Rodellar is first and foremost a very nice place. You really feel like you’re on holiday. Most crags are no more than 10 minutes walk through an idyllic canyon, the Spanish are chilled out, the beer is cheap and weather is not British.

pretty walls and rivers But Rodellar is also ridiculously steep. I don’t think I’ve ever climbed on rock this steep. All the different caves that overhang by half their length on both sides of a canyon, give the place the feel of a jungle gym, with the spanish jabbering away like monkeys.

In some ways, I dislike a lot of the routes in Rodellar. Rock this steep on holds and tufas this big make you feel like you’re not climbing, but wrestling a gorilla. Or as my friend Rupert says: you feel like you’re trying to get pajamas on a gorilla, tiny pyjamas on a very big, angry gorilla, who doesn’t want to go to bed. The other comparison we made was between the holds of Rodellar and the blubber of a whale. I thought that the jugs were not like holding jugs, but instead like holding the inside of a whale you had just cut open.

These comparisons aside, Rodellar is not all wrestling gorillas and hanging onto whale blubber. There are less steep cliffs and when it cools off a bit, the holds begin to feel more like jugs and less like blubber.

I found a cliff that was a little less steep than horizontal and found a route on it that had some lovely small in-cut holds instead of whale blubber holds. The crag is called Pared de la Virgen and the route Les Chacals. Most people (yes I checked on 8a.nu) think it’s 8b and a few think it’s 8a+. Unsurprisingly, I’m going to go with 8b, if it’s 8b to Adam Ondra, Sasha Diguilan, Neil Mawson, Chris Savage, Dave Graham and Ethan Pringle (among others), then its certainly 8b to me.

I did the crux moves on my first try, but worried about my lack of fitness I was concerned that I would fall off higher up. Having watched Dave use a rest out right after the crux, and then finding myself unable to get to it (a big move to an undercut) I was a little annoyed. But Chris suggested that I could use this to my advantage; as long as I looked at the rest as I climb past it, then my anger would motivate the drive to carry on. This seemed to do the trick and I got it 4th try. Grades and ‘I’m short’ moaning aside, I guess its the hardest sport route I’ve done.

Daila Ojeda looking much stronger and a lot more glamourous, models the crux moves (Maria Torres photo, pinched from 8a.nu) I did an 8b in Turkey, but it was probably soft. It was also an 8a+ to a boulder problem and the boulder problem is easy if you have a small, strong ring finger, which I have, so in my mind it doesn’t really count.

* _What this exercise asks_
1 - Translate this sentence from the Rodellar climbing passage into Spanish: "You really feel like you’re on holiday."
2 - Reproduce the part of the Rodellar climbing passage starting with "Rodellar is first" and going on through "away like monkeys.".
The data after this passage comes from a different source.

* _Material_

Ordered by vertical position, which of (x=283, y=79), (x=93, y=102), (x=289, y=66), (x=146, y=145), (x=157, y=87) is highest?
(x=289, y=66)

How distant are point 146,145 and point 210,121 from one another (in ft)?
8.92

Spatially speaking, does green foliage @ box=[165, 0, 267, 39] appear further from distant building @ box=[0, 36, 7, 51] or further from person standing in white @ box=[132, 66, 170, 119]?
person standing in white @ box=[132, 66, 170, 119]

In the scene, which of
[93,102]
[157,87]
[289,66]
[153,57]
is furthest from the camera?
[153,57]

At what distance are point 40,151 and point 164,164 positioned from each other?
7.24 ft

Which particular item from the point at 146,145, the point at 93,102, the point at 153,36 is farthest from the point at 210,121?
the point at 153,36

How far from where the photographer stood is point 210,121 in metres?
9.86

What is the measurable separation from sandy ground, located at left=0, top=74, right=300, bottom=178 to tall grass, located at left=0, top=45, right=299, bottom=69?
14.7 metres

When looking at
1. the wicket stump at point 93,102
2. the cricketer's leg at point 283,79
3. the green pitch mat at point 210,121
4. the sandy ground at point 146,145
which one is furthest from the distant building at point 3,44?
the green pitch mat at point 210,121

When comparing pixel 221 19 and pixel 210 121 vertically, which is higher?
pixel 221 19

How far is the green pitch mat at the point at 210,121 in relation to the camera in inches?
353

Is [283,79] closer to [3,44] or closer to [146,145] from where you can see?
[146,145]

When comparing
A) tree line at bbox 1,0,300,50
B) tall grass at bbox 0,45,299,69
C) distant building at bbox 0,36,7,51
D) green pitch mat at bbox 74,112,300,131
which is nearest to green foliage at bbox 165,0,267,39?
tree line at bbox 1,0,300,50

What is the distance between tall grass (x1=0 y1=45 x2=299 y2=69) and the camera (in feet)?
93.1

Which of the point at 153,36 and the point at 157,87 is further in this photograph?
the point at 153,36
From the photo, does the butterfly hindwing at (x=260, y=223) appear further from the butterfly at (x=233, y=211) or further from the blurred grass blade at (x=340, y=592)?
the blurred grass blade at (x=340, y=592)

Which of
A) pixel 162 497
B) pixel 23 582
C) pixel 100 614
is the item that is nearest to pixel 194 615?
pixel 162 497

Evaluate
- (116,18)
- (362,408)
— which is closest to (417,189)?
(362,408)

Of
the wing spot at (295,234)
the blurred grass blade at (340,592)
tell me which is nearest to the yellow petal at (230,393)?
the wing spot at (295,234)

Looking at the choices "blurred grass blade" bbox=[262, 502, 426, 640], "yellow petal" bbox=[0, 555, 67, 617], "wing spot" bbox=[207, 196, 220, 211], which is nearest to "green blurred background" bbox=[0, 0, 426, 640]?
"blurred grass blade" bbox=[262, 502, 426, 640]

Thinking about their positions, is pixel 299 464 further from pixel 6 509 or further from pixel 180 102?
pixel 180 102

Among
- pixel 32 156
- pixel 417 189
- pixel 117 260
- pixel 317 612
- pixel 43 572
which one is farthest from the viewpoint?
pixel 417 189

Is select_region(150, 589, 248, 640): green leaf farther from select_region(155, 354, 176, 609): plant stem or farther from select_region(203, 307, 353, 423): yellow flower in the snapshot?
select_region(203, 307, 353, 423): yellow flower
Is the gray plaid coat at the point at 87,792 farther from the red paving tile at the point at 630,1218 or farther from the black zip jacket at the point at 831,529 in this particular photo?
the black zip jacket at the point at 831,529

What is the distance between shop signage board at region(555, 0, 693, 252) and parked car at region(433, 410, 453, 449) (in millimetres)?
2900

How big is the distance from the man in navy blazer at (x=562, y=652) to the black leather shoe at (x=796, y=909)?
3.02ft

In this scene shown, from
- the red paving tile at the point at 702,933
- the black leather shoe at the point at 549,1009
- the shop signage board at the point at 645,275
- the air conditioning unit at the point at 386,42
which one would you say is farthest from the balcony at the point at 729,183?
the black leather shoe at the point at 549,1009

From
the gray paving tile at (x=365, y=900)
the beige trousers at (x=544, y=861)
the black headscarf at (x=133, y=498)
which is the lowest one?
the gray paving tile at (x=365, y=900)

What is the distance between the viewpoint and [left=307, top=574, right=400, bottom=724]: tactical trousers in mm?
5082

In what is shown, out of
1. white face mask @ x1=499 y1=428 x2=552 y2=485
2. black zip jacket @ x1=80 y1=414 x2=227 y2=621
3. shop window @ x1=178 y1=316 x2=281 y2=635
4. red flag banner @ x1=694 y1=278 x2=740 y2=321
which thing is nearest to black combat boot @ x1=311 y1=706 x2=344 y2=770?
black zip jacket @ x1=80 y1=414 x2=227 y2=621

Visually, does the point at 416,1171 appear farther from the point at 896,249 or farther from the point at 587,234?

* _Correct answers_
1 - Realmente sientes que estás de vacaciones.

2 -
Rodellar is first and foremost a very nice place. You really feel like you’re on holiday. Most crags are no more than 10 minutes walk through an idyllic canyon, the Spanish are chilled out, the beer is cheap and weather is not British.

pretty walls and rivers But Rodellar is also ridiculously steep. I don’t think I’ve ever climbed on rock this steep. All the different caves that overhang by half their length on both sides of a canyon, give the place the feel of a jungle gym, with the spanish jabbering away like monkeys.